Был подан знак, и противники вышли на место. Пан Томаш скромно, тихо, Гонзаль же в шике и блеске всех одежд своих, а именно: Перевязь синего атласу, жилетка такая ж Атласная, но желто-Шафранная, на ней Кителек черный и такой же Полуфрачок, позументом тисненный, парадный, потом — пелерина двухцветная, а также шляпа Черная Мексиканская с полями широкими, очень широкими. Барон с Пыцкалем опять на Жеребцах были. Гонзаль шляпою помахал, кони захрапели. Пыцкаль ко мне галопом подлетел, коня осадил и мне пистолеты с коня подал; Путо снова шляпою помахал.
Томаш спокойно на месте своем стоит и ждет. Я пистолеты заряжаю… да пули-то — в рукав, в зарукавник. Ну значит, пистолет Томашу вручаю, да только пустой, другой такой же пустой пистолет Пыцкаль Гонзалю вручил. Когда мы в сторонку отошли, Барон скомандовал: «Огонь! Огонь!» …но крик его Пустой, ибо стволы пустые. Гонзаль, шляпою своею оземь ударивши, пистолет поднял и выстрелил. Гул по лужку раскатился, но Пусто. Воробьи, что в кустиках сидели, (потолще, чем у нас), всполошились, то же и корова.

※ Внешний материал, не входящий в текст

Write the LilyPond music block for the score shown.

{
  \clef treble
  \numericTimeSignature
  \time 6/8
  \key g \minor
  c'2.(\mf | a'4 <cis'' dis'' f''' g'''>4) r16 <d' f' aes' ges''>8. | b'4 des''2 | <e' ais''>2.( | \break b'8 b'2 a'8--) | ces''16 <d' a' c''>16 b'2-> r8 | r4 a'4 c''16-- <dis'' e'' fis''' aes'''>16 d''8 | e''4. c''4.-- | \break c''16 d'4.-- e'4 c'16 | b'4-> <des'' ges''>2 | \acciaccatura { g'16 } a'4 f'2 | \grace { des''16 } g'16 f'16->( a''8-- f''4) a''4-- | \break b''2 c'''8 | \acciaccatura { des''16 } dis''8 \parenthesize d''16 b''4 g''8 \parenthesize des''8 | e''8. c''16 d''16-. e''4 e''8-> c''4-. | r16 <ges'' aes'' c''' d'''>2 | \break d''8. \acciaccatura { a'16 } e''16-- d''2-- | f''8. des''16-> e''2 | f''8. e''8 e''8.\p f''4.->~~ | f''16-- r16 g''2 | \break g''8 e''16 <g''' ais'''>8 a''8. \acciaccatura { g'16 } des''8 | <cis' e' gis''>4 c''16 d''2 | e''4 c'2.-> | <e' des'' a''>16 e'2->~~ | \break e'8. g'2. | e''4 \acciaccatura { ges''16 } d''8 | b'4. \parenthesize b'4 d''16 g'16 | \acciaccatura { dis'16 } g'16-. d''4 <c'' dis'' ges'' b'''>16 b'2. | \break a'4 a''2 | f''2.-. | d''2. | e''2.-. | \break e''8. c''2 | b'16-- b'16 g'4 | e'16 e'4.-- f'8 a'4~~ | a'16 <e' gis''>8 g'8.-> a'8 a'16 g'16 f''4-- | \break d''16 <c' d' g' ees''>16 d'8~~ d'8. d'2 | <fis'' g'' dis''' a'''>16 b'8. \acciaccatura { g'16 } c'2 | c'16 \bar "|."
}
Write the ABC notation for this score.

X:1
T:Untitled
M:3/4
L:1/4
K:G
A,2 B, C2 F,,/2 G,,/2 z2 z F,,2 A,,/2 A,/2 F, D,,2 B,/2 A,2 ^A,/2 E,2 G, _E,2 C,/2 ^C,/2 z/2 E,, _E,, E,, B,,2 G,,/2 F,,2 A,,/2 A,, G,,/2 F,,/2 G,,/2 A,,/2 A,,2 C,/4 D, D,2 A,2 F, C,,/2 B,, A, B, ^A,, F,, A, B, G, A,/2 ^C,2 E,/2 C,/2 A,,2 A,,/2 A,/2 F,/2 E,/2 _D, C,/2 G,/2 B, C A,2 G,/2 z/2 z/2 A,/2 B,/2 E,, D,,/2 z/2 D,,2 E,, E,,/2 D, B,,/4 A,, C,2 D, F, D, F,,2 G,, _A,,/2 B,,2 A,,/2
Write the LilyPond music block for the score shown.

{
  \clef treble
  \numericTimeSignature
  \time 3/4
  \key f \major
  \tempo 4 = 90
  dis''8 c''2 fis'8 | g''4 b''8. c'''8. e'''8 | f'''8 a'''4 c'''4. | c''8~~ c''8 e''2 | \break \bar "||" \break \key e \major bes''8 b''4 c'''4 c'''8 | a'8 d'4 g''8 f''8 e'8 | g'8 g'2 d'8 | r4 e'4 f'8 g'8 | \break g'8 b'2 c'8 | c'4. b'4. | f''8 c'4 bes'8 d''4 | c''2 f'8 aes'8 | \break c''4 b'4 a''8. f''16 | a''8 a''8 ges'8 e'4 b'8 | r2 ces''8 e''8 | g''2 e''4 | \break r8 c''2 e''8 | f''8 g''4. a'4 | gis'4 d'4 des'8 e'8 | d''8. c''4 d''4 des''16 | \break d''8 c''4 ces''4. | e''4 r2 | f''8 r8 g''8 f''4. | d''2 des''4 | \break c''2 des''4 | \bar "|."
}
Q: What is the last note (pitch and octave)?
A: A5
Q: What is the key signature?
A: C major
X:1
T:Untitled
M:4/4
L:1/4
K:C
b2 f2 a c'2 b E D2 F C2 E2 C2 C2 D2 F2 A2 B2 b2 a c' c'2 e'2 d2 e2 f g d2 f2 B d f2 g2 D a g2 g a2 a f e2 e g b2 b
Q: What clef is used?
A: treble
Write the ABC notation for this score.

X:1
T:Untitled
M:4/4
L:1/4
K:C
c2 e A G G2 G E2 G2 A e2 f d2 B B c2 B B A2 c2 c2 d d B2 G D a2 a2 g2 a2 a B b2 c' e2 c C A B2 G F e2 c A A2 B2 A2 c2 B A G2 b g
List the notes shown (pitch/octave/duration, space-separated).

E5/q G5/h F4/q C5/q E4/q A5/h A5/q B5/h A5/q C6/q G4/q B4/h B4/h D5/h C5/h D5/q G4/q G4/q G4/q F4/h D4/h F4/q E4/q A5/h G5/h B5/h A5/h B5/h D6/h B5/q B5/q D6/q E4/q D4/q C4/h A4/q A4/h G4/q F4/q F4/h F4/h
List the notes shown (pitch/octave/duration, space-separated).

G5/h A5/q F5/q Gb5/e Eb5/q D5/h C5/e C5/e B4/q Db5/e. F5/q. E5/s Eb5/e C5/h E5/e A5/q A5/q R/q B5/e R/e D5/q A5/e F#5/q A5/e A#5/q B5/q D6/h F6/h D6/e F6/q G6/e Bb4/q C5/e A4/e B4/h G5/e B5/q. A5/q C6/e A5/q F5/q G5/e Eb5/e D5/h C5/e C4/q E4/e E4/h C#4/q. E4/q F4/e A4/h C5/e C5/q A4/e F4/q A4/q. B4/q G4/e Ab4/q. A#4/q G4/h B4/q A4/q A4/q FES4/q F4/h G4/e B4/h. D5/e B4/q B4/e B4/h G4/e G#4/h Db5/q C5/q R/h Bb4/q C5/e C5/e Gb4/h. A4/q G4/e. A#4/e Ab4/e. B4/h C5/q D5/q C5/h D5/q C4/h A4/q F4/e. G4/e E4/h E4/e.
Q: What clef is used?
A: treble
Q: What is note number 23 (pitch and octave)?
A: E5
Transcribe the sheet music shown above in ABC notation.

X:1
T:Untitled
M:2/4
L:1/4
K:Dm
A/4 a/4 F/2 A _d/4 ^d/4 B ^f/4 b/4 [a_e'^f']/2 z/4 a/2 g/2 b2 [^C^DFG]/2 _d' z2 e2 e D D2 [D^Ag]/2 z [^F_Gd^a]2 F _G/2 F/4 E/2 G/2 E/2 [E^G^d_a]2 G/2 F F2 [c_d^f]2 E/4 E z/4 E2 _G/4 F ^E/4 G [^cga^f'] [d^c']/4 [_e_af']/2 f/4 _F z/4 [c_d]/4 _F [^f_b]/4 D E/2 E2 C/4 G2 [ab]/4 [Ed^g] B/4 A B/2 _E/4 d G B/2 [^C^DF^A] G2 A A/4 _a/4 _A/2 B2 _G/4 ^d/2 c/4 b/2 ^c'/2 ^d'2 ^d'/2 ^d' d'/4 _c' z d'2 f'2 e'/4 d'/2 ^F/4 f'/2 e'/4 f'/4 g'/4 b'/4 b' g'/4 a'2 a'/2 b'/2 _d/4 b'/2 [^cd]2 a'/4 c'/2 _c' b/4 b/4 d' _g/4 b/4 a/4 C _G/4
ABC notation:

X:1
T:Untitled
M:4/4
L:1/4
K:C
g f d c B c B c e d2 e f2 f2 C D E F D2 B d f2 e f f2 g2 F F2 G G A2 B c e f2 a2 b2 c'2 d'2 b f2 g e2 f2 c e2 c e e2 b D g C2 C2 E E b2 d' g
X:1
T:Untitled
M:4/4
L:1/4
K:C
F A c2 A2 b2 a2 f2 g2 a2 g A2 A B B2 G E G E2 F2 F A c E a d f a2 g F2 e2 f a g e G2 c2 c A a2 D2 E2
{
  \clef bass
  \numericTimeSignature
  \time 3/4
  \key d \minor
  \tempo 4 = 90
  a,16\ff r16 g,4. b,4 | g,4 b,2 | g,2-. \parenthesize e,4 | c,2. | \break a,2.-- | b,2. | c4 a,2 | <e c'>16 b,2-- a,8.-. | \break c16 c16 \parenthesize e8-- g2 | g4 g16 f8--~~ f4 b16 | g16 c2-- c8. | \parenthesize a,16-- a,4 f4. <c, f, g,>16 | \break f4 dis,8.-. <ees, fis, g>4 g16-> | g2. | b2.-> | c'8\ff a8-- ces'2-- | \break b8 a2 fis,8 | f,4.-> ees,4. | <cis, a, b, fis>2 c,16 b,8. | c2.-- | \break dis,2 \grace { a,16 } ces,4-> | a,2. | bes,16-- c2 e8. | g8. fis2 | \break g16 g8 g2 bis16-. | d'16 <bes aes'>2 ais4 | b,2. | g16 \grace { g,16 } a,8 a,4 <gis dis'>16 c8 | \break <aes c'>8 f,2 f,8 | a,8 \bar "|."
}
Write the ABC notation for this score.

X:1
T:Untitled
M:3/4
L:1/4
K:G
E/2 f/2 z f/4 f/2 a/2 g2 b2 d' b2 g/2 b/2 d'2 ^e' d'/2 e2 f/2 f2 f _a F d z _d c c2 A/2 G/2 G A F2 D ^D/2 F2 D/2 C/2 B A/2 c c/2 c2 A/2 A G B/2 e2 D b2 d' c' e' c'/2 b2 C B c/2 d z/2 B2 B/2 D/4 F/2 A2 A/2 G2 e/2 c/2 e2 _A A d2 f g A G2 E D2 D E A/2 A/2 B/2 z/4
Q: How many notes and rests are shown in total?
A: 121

Томаш, видя, что гонзалева пуля его миновала (да и не было ее), оружие свое поднял и долго-долго прицеливался: только не знал он, что прицеливание его Пустое. Целится, целится, стреляет, ну и что: пусто, пусто, и от его пальбы ничего, кроме гула. Тут и солнышко слегка взошло, пригревать стало (туман рассеялся), а тут из-за куста корова выходит; Гонзаль шляпою помахал; а издали, из-за кустов Кавалькада показалась, а впереди два Форейтора, у одного — две, а у другого — четыре борзых на постромке, следом за ними Дамы и Кавалеры пышной вереницею едут, разговоры разговаривают, песни распевают… и так проезжают, проезжают, первым же справа — Ясновельможный Посол в охотницком платье на жеребце большом, в яблоках, дальше — Советник, а рядом — Полковник. Едут, едут, как ни в чем не бывало, вроде как на зайца, хоть оно, сударь, пусто, ибо зайца тут нет… вот так, сударь, потихоньку и проезжают.
Мы же — на них уставились, а главное — Томаш. Однако ж проехали они, Тогда мы пистолеты давай заряжать, я пули в рукав, огонь, огонь. Гонзаль шляпой помахал, палит из пустого дула, но ничего; и Томаш оружие поднимает, целится, целится, целится… о, как он целится! О, как он Целится долго, долго, тщательно, да так старательно, так страшно целится, что хоть и Пусто Дуло, съежился, замер Путо, и уж мне самому начало казаться, что не может того быть, чтобы Смерть из Дула этого не вылетела. Грохот. И кроме звука, ничего. Гонзаль шляпою Большой Черной помахал, Пыцкаль, Барон коней так осадили, что те аж на задах присели, а ко мне доктор Гарсия подошел и просит, чтоб побыстрее, потому что Цессия у него.